By Emily Blake
THE CANADIAN PRESS
FORT MCMURRAY, Alta.- Akutaq Williamson Bathory will be heading home to Iqaluit with three gold ulus from the Arctic Winter Games, medals named and shaped after traditional Inuit knives.
The 17-year-old took the top spot in the 500 metre, 777 metre, and 1,500 metre short track speedskating events in the 2004-2008 female division this week at the games held in Wood Buffalo, Alta.
She said it has been an “empowering” experience that celebrates the support, love and encouragement she has been given.
“It feels amazing to be able to represent my beautiful home this way,” she said. “For me to win a gold it’s in a way giving back to my home … to make my family and friends and community proud.”
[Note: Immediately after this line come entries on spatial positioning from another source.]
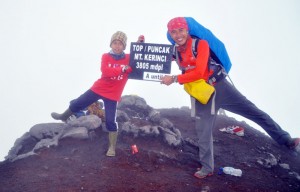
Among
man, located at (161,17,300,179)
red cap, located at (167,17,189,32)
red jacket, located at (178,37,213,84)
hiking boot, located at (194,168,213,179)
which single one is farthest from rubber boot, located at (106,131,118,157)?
red cap, located at (167,17,189,32)

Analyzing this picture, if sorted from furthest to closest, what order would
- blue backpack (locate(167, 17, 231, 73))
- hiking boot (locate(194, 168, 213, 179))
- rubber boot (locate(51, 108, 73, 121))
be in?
rubber boot (locate(51, 108, 73, 121)), hiking boot (locate(194, 168, 213, 179)), blue backpack (locate(167, 17, 231, 73))

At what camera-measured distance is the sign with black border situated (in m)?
7.71

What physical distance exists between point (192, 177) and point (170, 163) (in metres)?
1.04

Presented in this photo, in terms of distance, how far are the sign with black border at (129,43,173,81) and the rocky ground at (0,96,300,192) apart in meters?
2.26

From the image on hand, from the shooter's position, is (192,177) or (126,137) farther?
(126,137)

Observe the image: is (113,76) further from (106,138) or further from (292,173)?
(292,173)

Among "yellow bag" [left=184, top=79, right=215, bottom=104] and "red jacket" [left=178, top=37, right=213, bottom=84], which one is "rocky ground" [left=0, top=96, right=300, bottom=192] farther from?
"red jacket" [left=178, top=37, right=213, bottom=84]

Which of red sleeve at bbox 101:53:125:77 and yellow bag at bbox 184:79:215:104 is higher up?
red sleeve at bbox 101:53:125:77

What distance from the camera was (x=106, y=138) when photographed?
8.98 metres

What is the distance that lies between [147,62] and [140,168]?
2.94 m

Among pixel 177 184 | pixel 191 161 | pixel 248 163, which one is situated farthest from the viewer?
pixel 248 163

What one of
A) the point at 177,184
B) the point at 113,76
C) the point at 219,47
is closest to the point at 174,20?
the point at 219,47

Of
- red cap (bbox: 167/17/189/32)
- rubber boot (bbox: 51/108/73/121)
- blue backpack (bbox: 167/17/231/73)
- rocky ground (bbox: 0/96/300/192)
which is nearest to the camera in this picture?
rocky ground (bbox: 0/96/300/192)

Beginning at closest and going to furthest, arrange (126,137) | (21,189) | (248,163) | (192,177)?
(21,189) → (192,177) → (248,163) → (126,137)
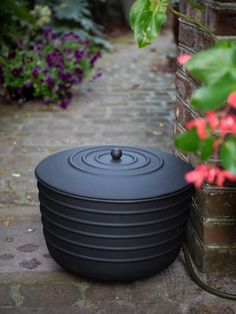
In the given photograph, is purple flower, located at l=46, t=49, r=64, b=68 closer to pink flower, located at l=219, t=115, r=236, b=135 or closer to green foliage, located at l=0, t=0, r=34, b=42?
green foliage, located at l=0, t=0, r=34, b=42

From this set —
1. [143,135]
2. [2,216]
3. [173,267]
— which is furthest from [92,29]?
[173,267]

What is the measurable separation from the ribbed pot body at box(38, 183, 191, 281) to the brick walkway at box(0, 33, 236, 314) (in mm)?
112

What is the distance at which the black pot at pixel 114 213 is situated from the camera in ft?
6.22

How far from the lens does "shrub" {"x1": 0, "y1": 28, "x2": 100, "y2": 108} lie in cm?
472

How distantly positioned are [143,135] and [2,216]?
61.7 inches

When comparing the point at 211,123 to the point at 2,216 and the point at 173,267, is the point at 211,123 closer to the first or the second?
the point at 173,267

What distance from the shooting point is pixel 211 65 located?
1.03 meters

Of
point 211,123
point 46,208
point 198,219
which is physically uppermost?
point 211,123

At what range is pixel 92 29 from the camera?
802 cm

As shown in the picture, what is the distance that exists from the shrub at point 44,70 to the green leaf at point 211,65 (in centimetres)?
376

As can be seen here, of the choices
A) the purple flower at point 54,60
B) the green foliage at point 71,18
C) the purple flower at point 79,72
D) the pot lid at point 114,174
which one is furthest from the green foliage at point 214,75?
the green foliage at point 71,18

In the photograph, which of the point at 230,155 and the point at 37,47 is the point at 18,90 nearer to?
the point at 37,47

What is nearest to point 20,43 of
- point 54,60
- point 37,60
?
point 37,60

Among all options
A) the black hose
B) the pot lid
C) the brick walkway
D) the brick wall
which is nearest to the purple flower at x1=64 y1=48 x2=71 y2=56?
the brick walkway
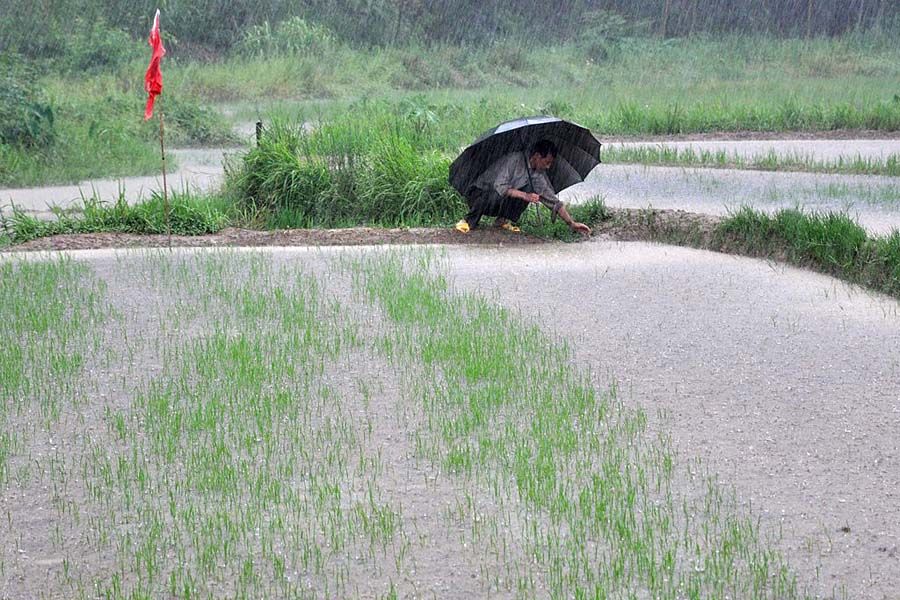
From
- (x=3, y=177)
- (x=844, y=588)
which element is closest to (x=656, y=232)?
(x=844, y=588)

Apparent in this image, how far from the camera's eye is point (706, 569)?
4.02 m

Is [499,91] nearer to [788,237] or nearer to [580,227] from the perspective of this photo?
[580,227]

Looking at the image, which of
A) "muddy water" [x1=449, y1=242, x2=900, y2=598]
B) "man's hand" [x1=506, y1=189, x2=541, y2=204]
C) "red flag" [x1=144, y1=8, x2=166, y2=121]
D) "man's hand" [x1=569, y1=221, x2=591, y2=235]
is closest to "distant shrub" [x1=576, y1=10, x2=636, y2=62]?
"man's hand" [x1=569, y1=221, x2=591, y2=235]

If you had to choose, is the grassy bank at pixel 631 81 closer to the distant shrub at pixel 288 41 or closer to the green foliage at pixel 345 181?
the distant shrub at pixel 288 41

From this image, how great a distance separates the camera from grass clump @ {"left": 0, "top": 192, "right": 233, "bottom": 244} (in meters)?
10.6

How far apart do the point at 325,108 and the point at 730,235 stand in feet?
43.6

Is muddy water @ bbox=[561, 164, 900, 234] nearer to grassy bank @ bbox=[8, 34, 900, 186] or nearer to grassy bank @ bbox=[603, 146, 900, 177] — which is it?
grassy bank @ bbox=[603, 146, 900, 177]

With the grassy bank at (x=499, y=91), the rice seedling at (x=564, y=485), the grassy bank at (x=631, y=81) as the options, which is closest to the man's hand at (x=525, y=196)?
the rice seedling at (x=564, y=485)

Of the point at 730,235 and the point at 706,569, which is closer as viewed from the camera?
the point at 706,569

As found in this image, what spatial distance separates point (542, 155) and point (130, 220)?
150 inches

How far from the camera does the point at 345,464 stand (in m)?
5.07

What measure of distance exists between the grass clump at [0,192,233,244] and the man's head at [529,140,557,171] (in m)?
3.05

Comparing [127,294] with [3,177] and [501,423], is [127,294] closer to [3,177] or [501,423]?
[501,423]

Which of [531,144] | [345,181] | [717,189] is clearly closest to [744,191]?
[717,189]
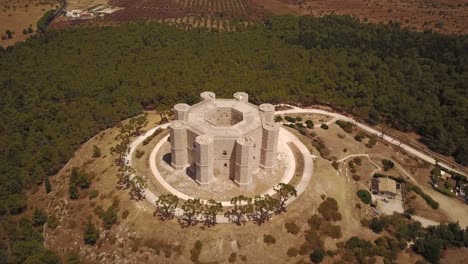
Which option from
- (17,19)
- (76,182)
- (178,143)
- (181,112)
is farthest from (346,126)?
(17,19)

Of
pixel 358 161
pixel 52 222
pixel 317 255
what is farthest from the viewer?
pixel 358 161

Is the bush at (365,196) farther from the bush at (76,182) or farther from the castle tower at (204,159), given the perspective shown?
the bush at (76,182)

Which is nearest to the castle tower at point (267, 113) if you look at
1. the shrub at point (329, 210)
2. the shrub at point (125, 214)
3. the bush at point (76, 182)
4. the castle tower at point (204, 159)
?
the castle tower at point (204, 159)

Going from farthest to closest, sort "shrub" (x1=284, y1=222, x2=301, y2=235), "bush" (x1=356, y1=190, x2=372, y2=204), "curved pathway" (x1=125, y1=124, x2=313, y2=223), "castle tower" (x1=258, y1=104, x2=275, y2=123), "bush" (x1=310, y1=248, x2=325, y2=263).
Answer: "bush" (x1=356, y1=190, x2=372, y2=204) < "castle tower" (x1=258, y1=104, x2=275, y2=123) < "curved pathway" (x1=125, y1=124, x2=313, y2=223) < "shrub" (x1=284, y1=222, x2=301, y2=235) < "bush" (x1=310, y1=248, x2=325, y2=263)

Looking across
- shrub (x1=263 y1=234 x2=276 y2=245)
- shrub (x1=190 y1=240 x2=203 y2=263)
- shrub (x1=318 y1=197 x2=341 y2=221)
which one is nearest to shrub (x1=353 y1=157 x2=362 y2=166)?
shrub (x1=318 y1=197 x2=341 y2=221)

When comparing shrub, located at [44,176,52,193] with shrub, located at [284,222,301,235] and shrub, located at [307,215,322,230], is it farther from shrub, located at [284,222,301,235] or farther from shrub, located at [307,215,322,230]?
shrub, located at [307,215,322,230]

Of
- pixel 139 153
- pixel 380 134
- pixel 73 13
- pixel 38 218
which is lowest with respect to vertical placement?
pixel 38 218

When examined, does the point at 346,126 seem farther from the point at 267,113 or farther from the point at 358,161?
the point at 267,113
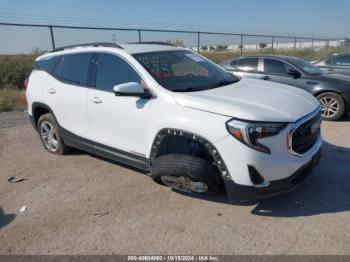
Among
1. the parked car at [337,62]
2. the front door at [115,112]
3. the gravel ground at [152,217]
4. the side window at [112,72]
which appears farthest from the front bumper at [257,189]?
the parked car at [337,62]

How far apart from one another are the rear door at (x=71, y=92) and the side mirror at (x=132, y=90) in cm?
96

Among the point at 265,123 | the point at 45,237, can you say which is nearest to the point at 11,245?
the point at 45,237

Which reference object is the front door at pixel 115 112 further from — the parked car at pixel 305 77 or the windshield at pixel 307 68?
the windshield at pixel 307 68

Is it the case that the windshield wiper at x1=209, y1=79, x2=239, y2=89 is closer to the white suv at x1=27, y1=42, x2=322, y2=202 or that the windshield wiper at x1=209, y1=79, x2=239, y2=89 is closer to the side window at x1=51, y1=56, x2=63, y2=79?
the white suv at x1=27, y1=42, x2=322, y2=202

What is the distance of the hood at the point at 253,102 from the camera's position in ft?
10.1

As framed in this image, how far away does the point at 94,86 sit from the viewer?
14.0 ft

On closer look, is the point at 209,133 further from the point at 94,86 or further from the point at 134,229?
the point at 94,86

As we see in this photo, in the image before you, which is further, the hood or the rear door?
the rear door

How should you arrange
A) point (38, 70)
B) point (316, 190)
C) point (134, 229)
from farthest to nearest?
1. point (38, 70)
2. point (316, 190)
3. point (134, 229)

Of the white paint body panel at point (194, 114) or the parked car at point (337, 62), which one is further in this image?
the parked car at point (337, 62)

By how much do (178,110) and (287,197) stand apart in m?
1.66

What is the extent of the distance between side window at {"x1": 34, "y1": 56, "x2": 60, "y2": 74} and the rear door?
4.5 inches

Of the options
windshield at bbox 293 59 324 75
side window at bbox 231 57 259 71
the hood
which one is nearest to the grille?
the hood

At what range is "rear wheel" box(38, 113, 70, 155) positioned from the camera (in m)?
5.20
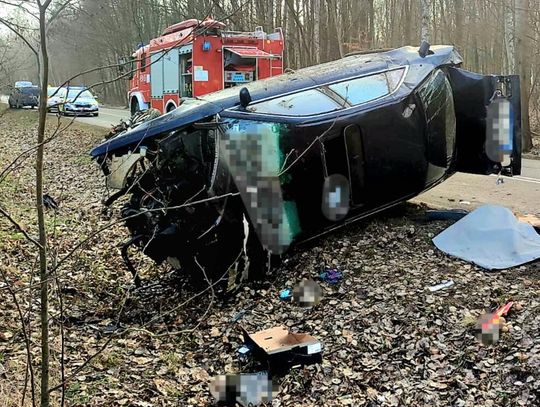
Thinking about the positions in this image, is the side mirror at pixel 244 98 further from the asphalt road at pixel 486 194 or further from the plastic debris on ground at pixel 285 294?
the asphalt road at pixel 486 194

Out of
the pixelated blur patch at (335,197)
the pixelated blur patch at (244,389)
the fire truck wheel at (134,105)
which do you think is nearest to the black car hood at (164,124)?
the pixelated blur patch at (335,197)

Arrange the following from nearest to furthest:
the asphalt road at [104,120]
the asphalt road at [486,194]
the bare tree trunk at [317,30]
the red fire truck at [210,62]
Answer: the asphalt road at [486,194] < the red fire truck at [210,62] < the bare tree trunk at [317,30] < the asphalt road at [104,120]

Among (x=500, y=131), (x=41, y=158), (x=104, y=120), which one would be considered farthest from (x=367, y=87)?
(x=104, y=120)

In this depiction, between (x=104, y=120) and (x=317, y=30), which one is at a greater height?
(x=317, y=30)

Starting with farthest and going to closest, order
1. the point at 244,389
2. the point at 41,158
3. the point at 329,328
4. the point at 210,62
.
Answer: the point at 210,62 → the point at 329,328 → the point at 244,389 → the point at 41,158

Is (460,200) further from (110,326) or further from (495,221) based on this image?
(110,326)

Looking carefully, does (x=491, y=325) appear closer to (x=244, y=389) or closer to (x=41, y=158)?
(x=244, y=389)

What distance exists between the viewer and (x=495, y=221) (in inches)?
218

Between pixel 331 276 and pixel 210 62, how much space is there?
9.94 metres

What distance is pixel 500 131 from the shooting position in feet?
20.3

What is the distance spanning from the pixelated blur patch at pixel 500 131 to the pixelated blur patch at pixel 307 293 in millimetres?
2513

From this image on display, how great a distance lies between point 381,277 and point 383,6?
87.8 ft

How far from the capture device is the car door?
A: 20.2 feet

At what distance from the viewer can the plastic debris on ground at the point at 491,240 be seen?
5.14m
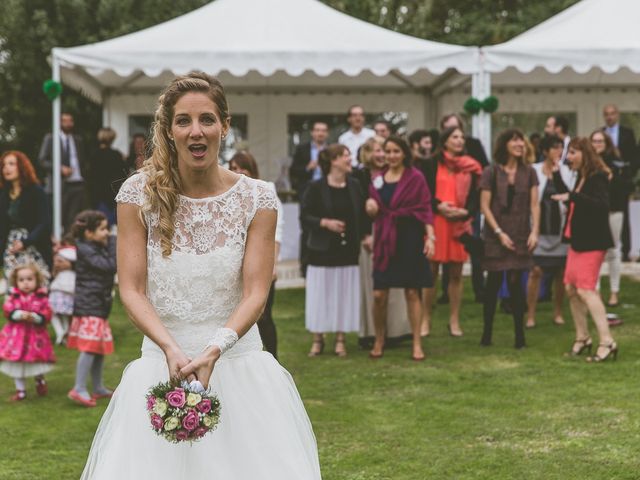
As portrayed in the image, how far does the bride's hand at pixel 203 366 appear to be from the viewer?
10.2ft

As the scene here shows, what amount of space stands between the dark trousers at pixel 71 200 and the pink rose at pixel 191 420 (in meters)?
11.7

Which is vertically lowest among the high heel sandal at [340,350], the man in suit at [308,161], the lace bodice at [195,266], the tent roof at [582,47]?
the high heel sandal at [340,350]

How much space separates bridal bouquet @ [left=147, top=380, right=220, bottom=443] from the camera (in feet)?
9.93

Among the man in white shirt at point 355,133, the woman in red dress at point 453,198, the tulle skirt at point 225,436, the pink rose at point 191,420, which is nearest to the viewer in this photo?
the pink rose at point 191,420

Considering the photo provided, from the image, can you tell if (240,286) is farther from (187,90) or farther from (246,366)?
(187,90)

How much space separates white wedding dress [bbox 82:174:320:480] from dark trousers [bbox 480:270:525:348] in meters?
6.23

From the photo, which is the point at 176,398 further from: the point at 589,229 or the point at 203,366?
the point at 589,229

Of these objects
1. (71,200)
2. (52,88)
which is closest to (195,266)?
(52,88)

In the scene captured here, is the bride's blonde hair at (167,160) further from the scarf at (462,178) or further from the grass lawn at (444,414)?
the scarf at (462,178)

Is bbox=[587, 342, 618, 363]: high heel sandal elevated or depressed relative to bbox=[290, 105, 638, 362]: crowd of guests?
depressed

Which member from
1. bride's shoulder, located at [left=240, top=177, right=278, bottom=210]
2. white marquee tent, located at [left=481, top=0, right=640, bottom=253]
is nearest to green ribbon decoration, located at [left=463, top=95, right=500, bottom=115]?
white marquee tent, located at [left=481, top=0, right=640, bottom=253]

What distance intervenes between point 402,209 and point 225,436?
5.78 meters

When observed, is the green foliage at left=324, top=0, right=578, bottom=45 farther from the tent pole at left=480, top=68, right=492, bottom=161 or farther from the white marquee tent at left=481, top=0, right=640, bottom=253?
the tent pole at left=480, top=68, right=492, bottom=161

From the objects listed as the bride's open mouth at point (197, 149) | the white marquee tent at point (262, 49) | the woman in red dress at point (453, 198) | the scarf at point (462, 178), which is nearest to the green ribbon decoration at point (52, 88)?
the white marquee tent at point (262, 49)
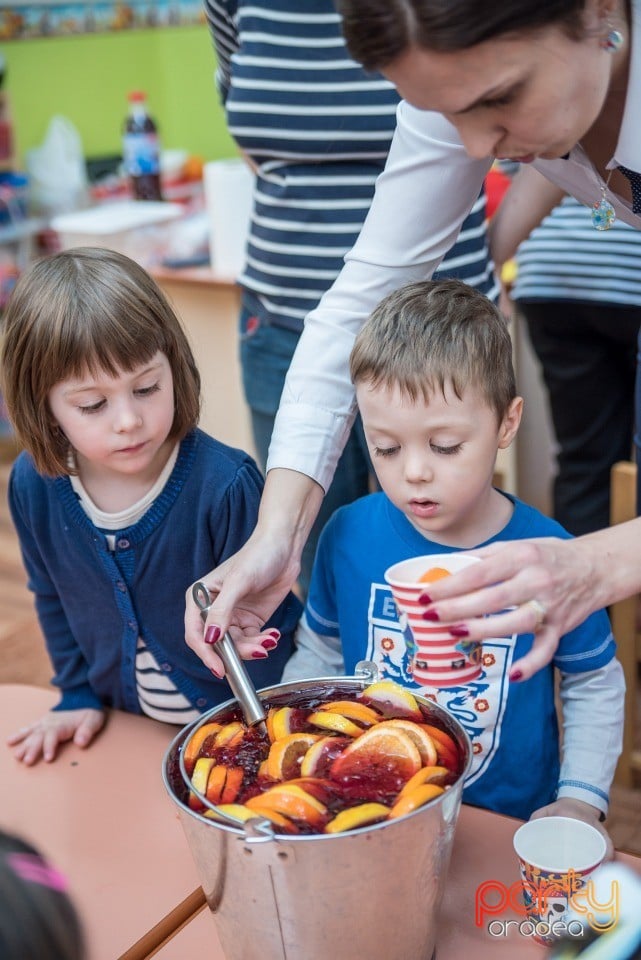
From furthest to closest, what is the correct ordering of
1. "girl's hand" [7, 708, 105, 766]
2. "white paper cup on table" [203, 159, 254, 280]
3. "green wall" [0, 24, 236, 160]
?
"green wall" [0, 24, 236, 160] < "white paper cup on table" [203, 159, 254, 280] < "girl's hand" [7, 708, 105, 766]

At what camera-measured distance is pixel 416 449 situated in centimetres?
110

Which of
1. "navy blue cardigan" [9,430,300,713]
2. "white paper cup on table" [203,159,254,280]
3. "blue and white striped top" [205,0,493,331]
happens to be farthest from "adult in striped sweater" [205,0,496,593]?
"white paper cup on table" [203,159,254,280]

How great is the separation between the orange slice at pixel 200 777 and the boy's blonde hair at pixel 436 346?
442 millimetres

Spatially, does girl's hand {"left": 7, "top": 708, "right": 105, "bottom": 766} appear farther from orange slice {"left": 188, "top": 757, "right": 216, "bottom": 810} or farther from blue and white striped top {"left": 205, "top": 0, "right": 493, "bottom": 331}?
blue and white striped top {"left": 205, "top": 0, "right": 493, "bottom": 331}

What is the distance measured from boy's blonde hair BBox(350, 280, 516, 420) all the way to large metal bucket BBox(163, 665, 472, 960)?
0.44 metres

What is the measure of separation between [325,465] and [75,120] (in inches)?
159

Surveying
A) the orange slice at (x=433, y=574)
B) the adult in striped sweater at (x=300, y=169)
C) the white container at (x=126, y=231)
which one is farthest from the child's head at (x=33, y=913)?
the white container at (x=126, y=231)

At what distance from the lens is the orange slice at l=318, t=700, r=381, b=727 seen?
2.84 feet

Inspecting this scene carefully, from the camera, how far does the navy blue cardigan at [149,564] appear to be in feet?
4.45

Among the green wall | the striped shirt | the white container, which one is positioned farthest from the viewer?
the green wall

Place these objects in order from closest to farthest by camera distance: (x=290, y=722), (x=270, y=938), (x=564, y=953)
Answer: (x=564, y=953)
(x=270, y=938)
(x=290, y=722)

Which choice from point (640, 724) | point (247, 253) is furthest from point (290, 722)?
point (640, 724)

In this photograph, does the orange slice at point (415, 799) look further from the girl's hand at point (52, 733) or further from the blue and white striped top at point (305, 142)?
the blue and white striped top at point (305, 142)

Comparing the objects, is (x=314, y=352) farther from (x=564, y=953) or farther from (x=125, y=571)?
(x=564, y=953)
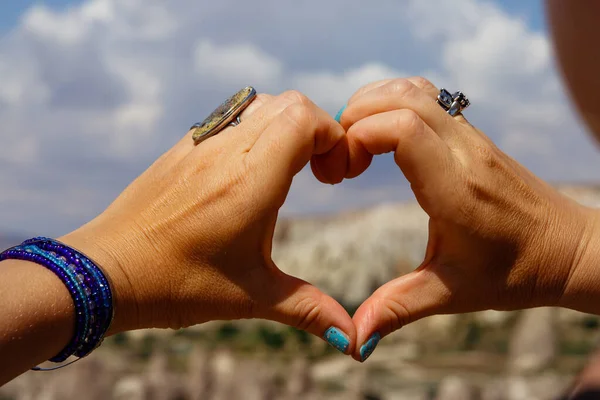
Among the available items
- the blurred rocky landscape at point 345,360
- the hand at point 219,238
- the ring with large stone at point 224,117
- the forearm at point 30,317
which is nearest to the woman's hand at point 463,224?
the hand at point 219,238

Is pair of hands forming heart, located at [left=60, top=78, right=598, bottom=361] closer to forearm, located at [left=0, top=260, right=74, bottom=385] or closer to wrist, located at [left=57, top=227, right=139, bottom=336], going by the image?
wrist, located at [left=57, top=227, right=139, bottom=336]

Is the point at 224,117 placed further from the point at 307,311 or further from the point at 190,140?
the point at 307,311

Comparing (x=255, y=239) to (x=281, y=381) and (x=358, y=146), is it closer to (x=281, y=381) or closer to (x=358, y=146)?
(x=358, y=146)

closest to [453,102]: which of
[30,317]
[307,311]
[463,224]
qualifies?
[463,224]

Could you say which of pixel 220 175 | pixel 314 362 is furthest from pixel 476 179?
pixel 314 362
The speedskating community in Iqaluit is tight-knit, Williamson Bathory said. Many of the athletes have grown up together and spend lots of time with each other, including travelling south for competitions.
“Every single competition we go down to we always come back with no voices because of cheering so much,” she said. “It creates such a positive environment.”
Williamson Bathory said she’s been speedskating for 11 years and remembers her first few practices when her coach would have to fix her helmet because she wasn’t wearing it right.
Now she has competed at two Arctic Winter Games and will be headed to her second Canada Winter Games. She also won gold in 2022 at both the Atlantic Cup in P.E.I., and the Nunavut Territorials.
“It’s fast-moving, it’s exciting, it’s scary, it’s all of the emotions and it just really gets your blood pumping,” she said of why she loves the sport. “When you’re cheering too everybody’s all riled up because of how exciting it is.”
Williamson Bathory said her personal hero is Wren Acorn, a speedskater from Yellowknife, who she also calls her friend. Acorn was one of 10 Canadians who competed at the Winter World University Games in Lake Placid, N.Y., last month.
“I think for me why she inspires me so much is because she comes from the North,” Williamson Bathory said.
“We need more representation from the North, especially for Indigenous children in the North, being so isolated at times from the rest of Canada. People need that inspiration to see that they are capable of being as strong as she is and making it as far as she has come and still pushing through.”
Williamson-Bathory said she’s looking forward to sharing her own accomplishments with the kids she coaches.
Next, she hopes to set the female speedskating record for Nunavut at the 2023 Canada Winter Games set to begin in P.E.I. later this month.
When she’s not speedskating, Williamson-Bathory enjoys going out on the land with her family to their cabin.
“That’s a number one part of life that I enjoy a lot,” she said.
She’s also proud that she can speak her mother tongues of Greenlandic and Inuktitut.